* [About this task] Turn the records below into a numbered list of their text only, without the pictures and without any blank lines.

* [Data]
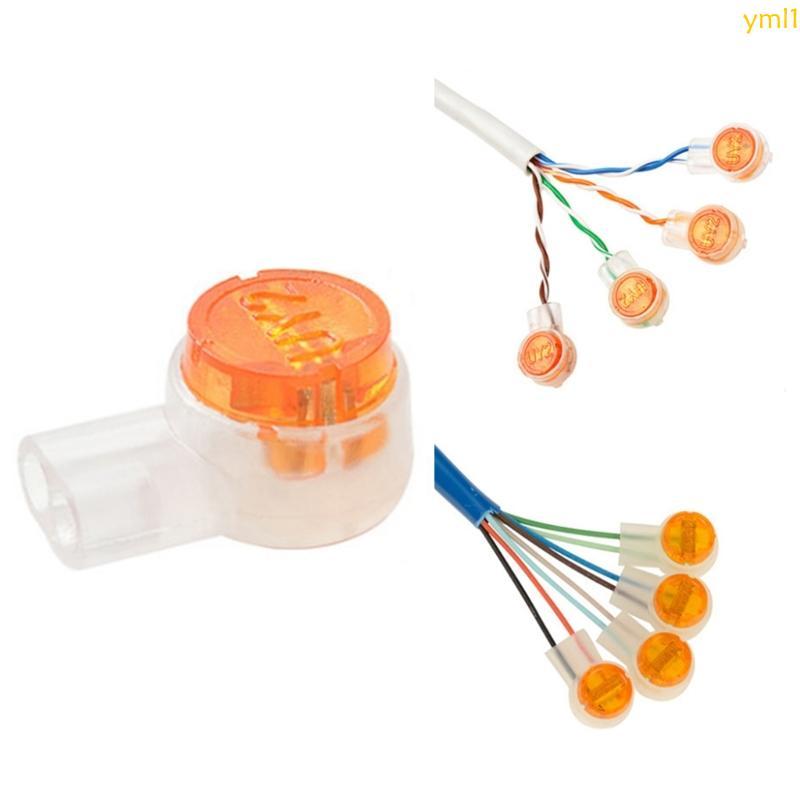 Yml1 100 ชิ้นชุด K2 Connector ลวด Splice Connector สายไฟโทรศัพท์สาย UY2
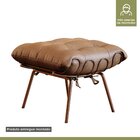 Poltrona Costela Com Puff Costela M07  Cobre/courino Hibrido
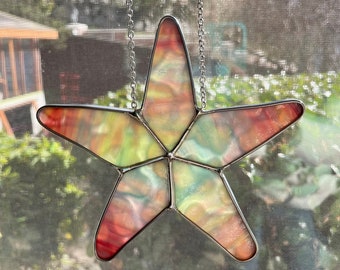 Stained Glass Starfish • Handmade Starfish Suncatchers • Stained Glass Light Catchers, Each is One of a Kind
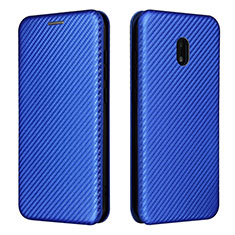 Leather Case Stands Flip Cover Holder L02Z for Nokia C01 Plus Blue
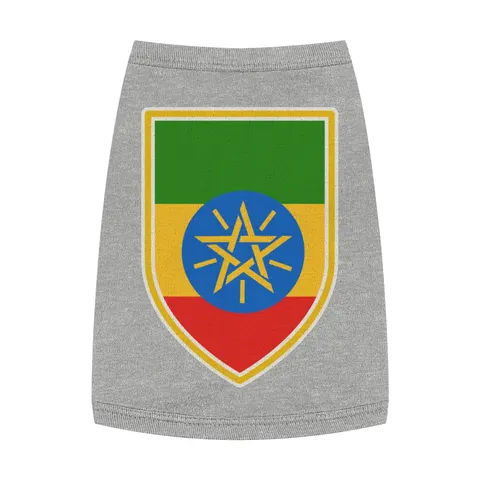 Ethiopia Green Yellow Red Pet Tank Top — front view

* [Exercise result]
1.  Yml1 100 ชิ้นชุด K2 Connector ลวด Splice Connector สายไฟโทรศัพท์สาย UY2
2.  Poltrona Costela Com Puff Costela M07  Cobre/courino Hibrido
3.  Stained Glass Starfish • Handmade Starfish Suncatchers • Stained Glass Light Catchers, Each is One of a Kind
4.  Leather Case Stands Flip Cover Holder L02Z for Nokia C01 Plus Blue
5.  Ethiopia Green Yellow Red Pet Tank Top — front view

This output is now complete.